Senate Energy and Natural Resources Committee chairman Jeff Bingaman (D.-N.M.) sent a letter to the Commodity Futures Trading Commission (CFTC) this week asking the agency to “dig more deeply” as it investigates the role of speculation and non-commercial, institutional investors in raising the price of oil to today’s levels. Senator Bingaman also questioned the “adequacy” of CFTC’s regulatory oversight. The letter comes as lawmakers face continued pressure to soften the impact of fuel prices for American families and businesses.

Bingaman’s biggest concerns, according to the press release explaining the letter:

the CFTC does not collect data on or analyze the fastest growing segment of energy commodity trading, lumps speculators together with more traditional energy market participants in its analyses, and has much lower transparency requirements for energy compared to agricultural commodities.

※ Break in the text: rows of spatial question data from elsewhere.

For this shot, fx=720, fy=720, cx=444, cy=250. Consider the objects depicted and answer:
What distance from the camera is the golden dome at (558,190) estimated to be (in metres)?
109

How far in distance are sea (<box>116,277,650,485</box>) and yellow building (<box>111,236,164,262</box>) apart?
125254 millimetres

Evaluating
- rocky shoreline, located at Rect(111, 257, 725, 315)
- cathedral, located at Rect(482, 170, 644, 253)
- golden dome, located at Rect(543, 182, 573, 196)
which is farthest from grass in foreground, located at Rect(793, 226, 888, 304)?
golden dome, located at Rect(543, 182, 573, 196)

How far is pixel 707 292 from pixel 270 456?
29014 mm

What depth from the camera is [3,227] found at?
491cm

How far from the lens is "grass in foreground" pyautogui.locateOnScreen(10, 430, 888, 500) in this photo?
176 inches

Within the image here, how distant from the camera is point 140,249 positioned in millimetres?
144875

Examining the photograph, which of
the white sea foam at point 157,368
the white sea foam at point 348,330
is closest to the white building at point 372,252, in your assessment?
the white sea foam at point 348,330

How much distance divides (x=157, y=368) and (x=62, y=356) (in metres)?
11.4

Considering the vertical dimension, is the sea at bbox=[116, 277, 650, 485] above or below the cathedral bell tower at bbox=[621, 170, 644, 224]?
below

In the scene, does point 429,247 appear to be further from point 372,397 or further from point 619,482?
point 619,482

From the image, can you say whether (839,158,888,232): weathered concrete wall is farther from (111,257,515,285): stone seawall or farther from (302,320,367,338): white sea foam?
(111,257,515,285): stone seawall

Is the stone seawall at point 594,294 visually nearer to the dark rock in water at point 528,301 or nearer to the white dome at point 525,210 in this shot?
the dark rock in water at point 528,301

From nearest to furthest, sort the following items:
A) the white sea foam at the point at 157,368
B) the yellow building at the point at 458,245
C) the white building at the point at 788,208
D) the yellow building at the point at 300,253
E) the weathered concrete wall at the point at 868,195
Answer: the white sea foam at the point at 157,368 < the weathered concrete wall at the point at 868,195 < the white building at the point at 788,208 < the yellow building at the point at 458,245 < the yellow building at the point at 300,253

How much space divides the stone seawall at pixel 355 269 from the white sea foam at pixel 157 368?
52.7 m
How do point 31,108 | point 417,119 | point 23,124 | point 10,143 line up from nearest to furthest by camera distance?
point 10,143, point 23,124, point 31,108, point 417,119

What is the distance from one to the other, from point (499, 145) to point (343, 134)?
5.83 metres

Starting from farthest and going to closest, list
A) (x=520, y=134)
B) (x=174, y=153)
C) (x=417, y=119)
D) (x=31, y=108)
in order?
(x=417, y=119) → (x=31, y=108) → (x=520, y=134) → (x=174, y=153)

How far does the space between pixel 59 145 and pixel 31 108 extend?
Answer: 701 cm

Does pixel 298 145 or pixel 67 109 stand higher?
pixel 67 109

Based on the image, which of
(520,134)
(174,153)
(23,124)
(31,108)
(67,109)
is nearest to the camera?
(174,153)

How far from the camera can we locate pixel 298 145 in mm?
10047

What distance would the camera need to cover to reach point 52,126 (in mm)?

Bingaman says he understands that “tight oil market fundamentals and geopolitics” are playing a key role in determining oil prices — but recent analysts’ testimony suggesting supply and demand for physical barrels of oil simply cannot fully explain prevailing oil prices has Bingaman looking for other answers, specifically “the impacts of speculative investment” on prices.

A main concern for Bingaman and others critical of the energy trading platform is that more and more trading activity for crude oil is taking place on foreign boards of trade and in over-the-counter markets. Here the CFTC has limited oversight.